Lest the social media age numbs us to glimpses into others’ lives, humans have always had a healthy interest in each other. Before we made careers of sharing the best moments of ourselves, it was basic curiosity that led to eavesdropping, peeking through fences, and making up stories for those we saw but didn’t know. Could it be that as our expectation of privacy has decreased, through staging and over-sharing, reviewing and comparing online, we have lost our desire, perhaps even our ability, to simply study humanity?
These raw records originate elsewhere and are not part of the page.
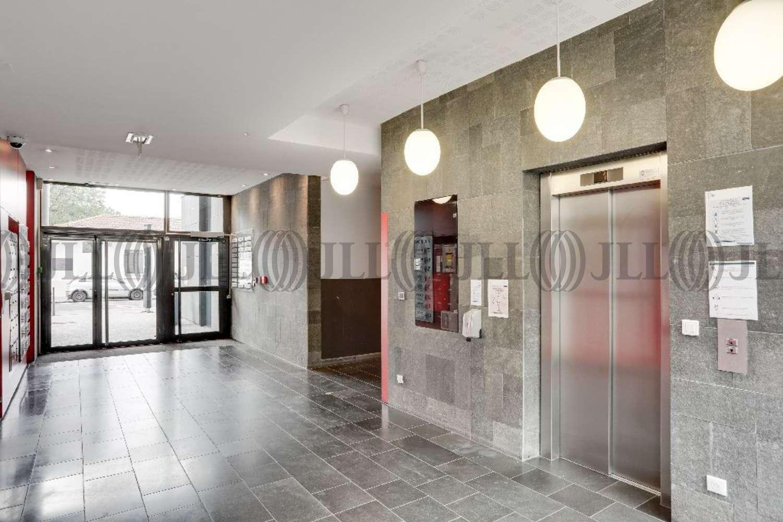Bureaux Lyon, 69007 - LE FONTENAY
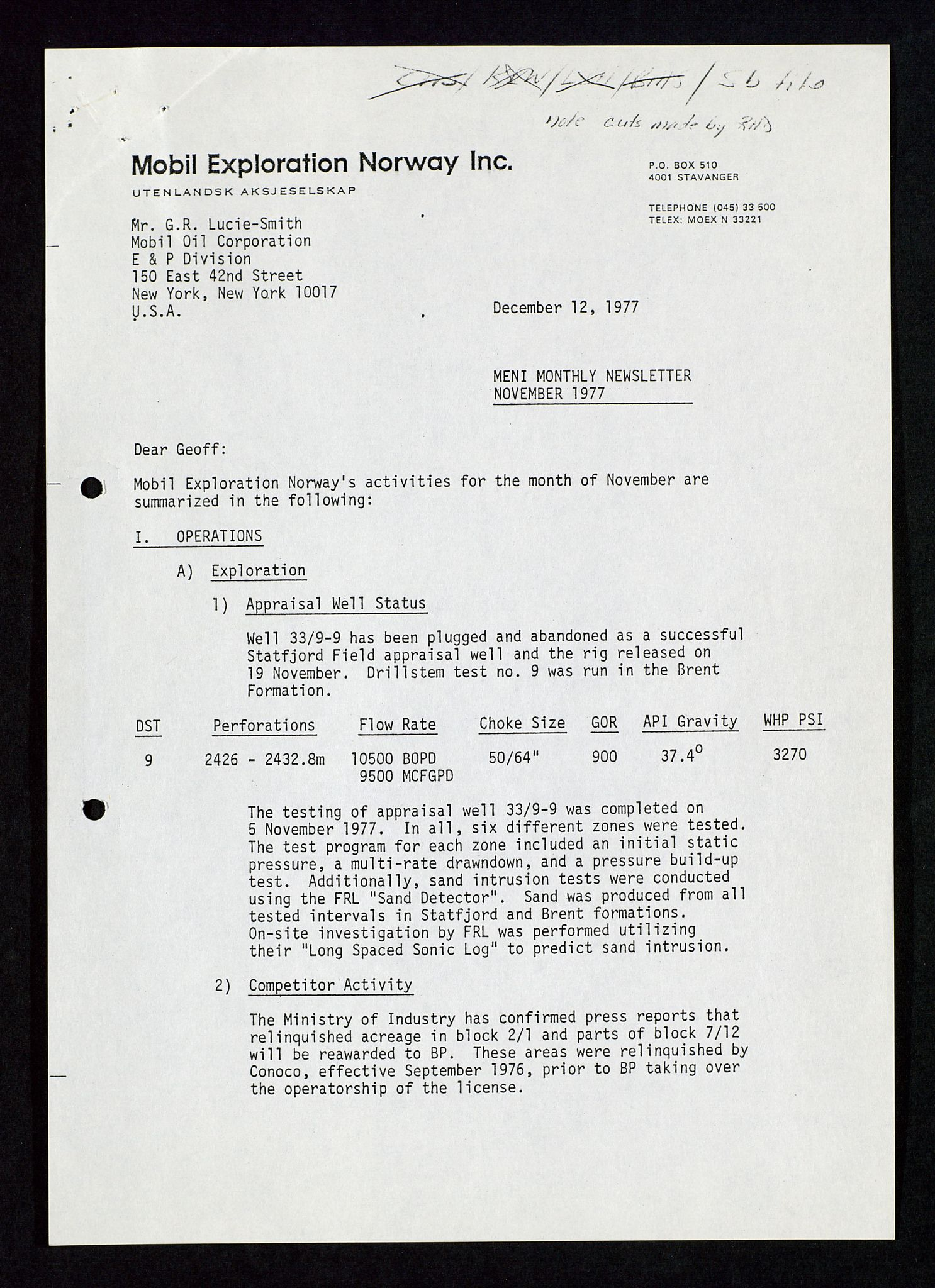 SAST, Pa 1578 - Mobil Exploration Norway Incorporated, D/Da/L0116: S.E. Smith - Sak og korrespondanse, 1973-1976, s. 23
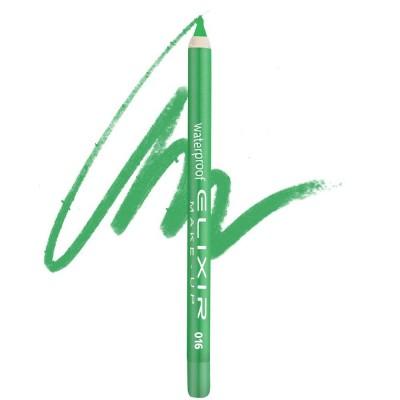 Elixir Αδιάβροχο Μολύβι ματιών – #016 (Metallic Green)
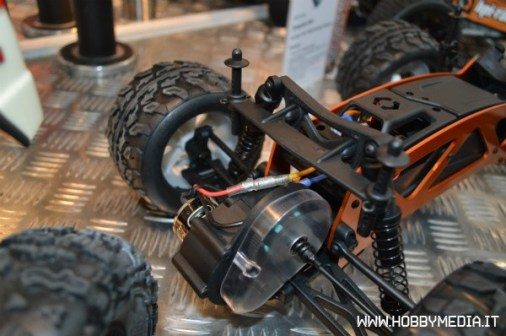 hpi-jumpshot-mt-2wd-monster-truck-5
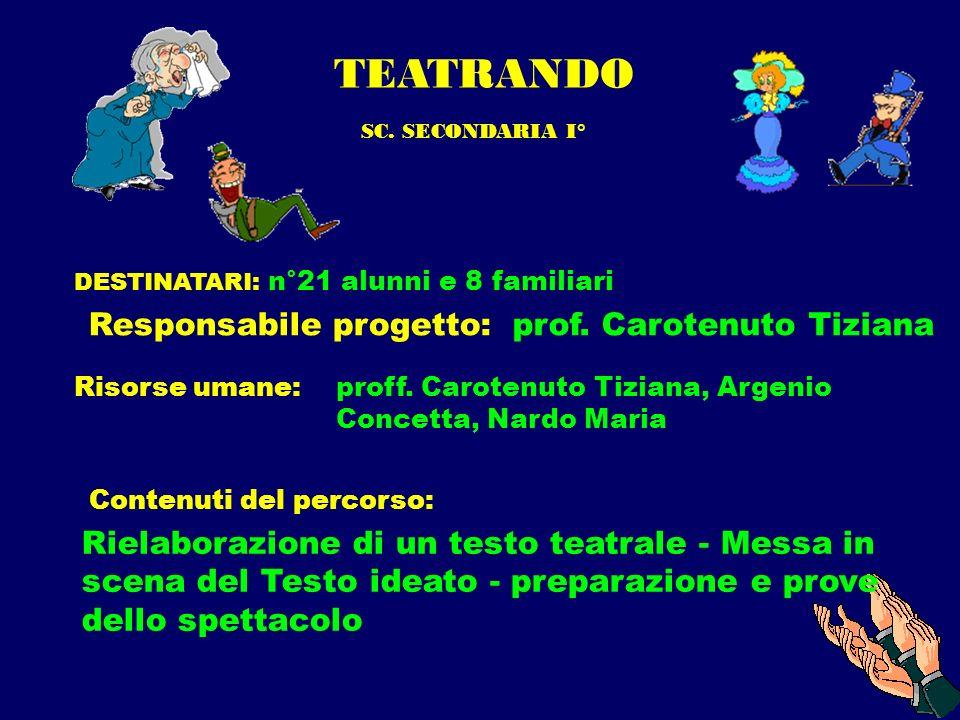 TEATRANDO SC. SECONDARIA I° DESTINATARI: n°21 alunni e 8 familiari Responsabile progetto:prof. Carotenuto Tiziana Risorse umane: proff. Carotenuto Tiz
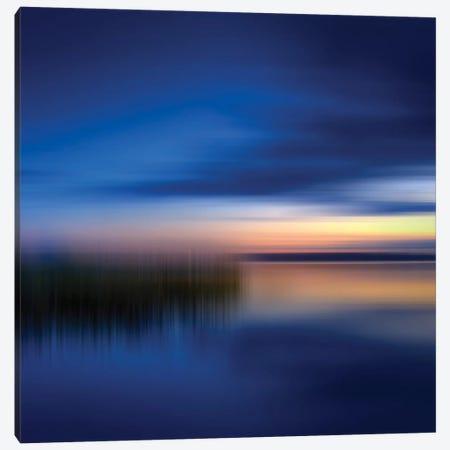 Finland Abstract Evening Mood Canvas Print #MEV215} by Melanie Viola Canvas Artwork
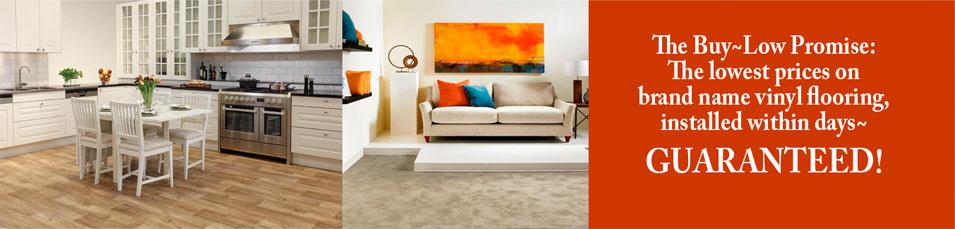 Buy Low Flooring Warehouse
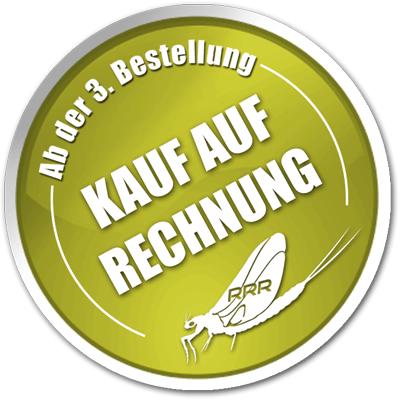 meerforelle der fliegen shop rrr rolf renell fly fishing. Black Bedroom Furniture Sets. Home Design Ideas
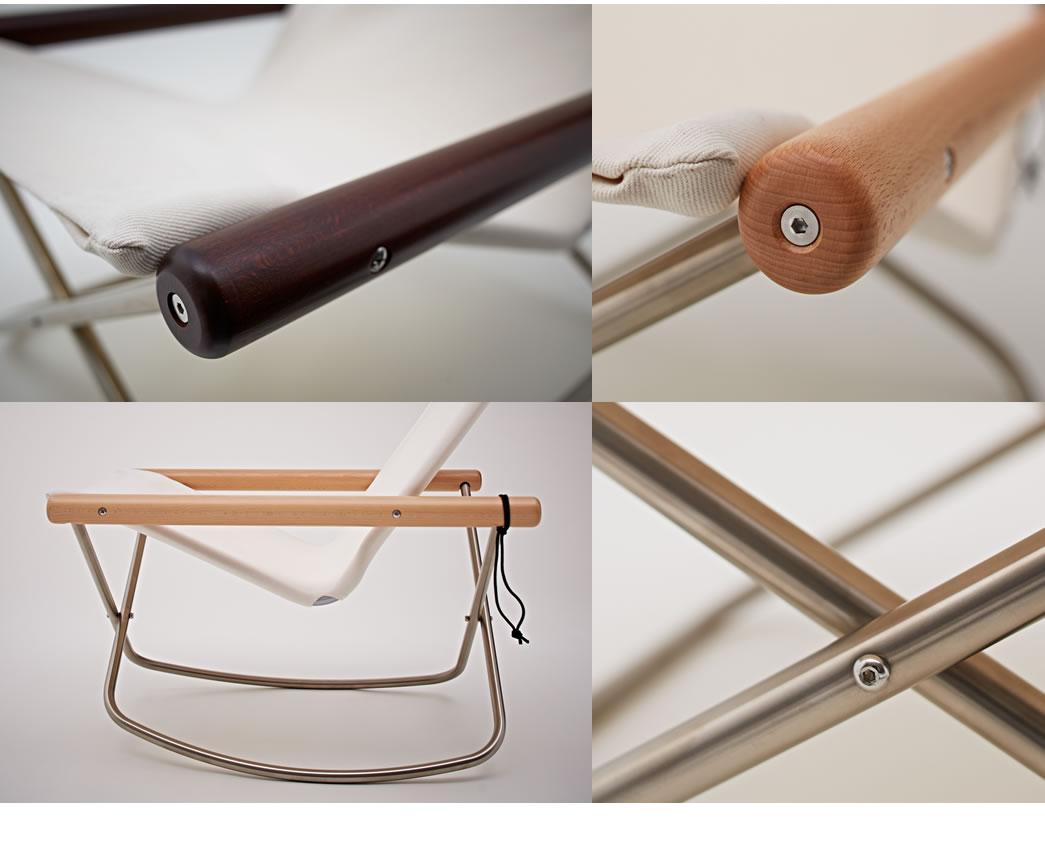 肘木やパイプの曲げ加工など、組み立てにおいても長年の実績と信頼のある創業1888(明治21)年の国内工場で生産されています。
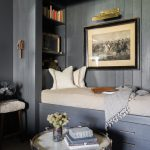 Grey Wooden Bed Nook, Wooden Wall, Bookshelves On Headboard, Storage Under, Coffee Table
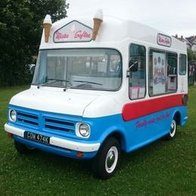 Carnival Ice Cream Supplies Food Van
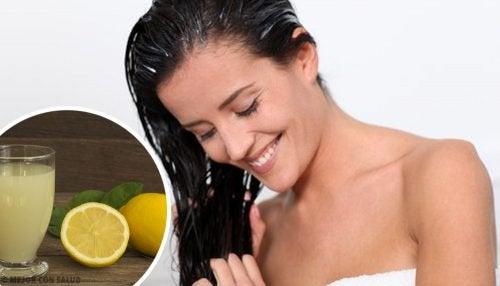 4 formas naturais de retirar a tinta do cabelo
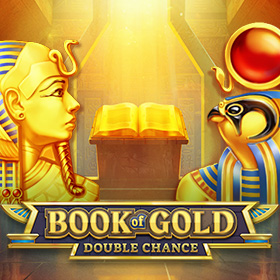 isoftbet_playson-book-of-gold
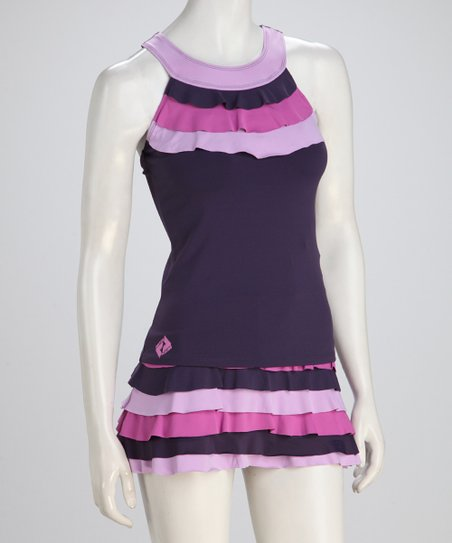 Purple & Pink Ruffle Tennis Tank - Women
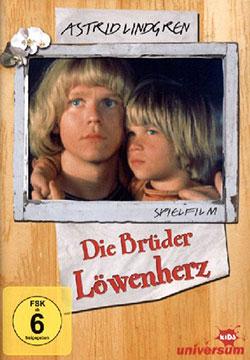 Die Brüder Löwenherz - Ein Unterrichtsmedium auf DVD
I had this in mind when I met Adán De La Garza in a coffee shop several months ago, where he was to share with me his small batch zine, Lurkin Hard. Adán is a professor and an artist of different mediums; and when it came to his own theories and discoveries via his zine, the conversation did not disappoint.
Even down to the dreamy, drippy appeal of the images. “Instagram has sort of changed the romantic aesthetic,” he said.
But back up. Here’s the story of Lurkin Hard. It started with some thrifting with a friend. There was a camera with undeveloped film at the shop. That age-old curiosity kicked in, and Adán bit. In fact, he was so drawn to the idea that he bought up bags and bags of film that he found in various second-hand stores. He had a student develop the film, describing their findings as, “Oddly precious.”
What gave Adán the idea for the zine? “I came up punk rock, skater--this felt like a natural outlet. Something is lost if you do it digitally. It’s nice to have a collection, and a zine felt more intentional.”
What it all came down to were the stories created from this disassociated look at people. “The conversations that emerge are great. On a website that feels too jumbled. And the project is about objects--the found film. So it made sense to create something physical.”
Discussion over the zine led to odd connections that came from the photographs—a co-worker who had a class with the young boy taking vintage-versions of selfies; the party-goer who recognized a photo the host had hung ironically as something from his childhood home.
“I think part of what’s interesting is that these images aren’t indicative of neglect--they’re light, pictures of life. So much of it is relatable. It’s almost manipulated happiness,” Adán said. “But they had to wind up in a thrift store because of some version of forgetfulness or non-importance. And in some ways, I don’t want to know. We prefer the mystery because the reality can be really dark.”
Collectively, Adán said that the project wasn’t so much about many stories, as one story. He pulls the images together in a way that allows the viewer to draw their own conclusions, create their own narratives.
“It’s how it relates to your own history,” he said.
What I walked away with, tucking the zines under my arm, was a mystery I could hold. With it in my hands, my imagination woke up, and I wondered about these people who would almost certainly always be strangers to me. But in that wondering, I was closer to them somehow, a broader look at life than what fits into a square tile on my phone.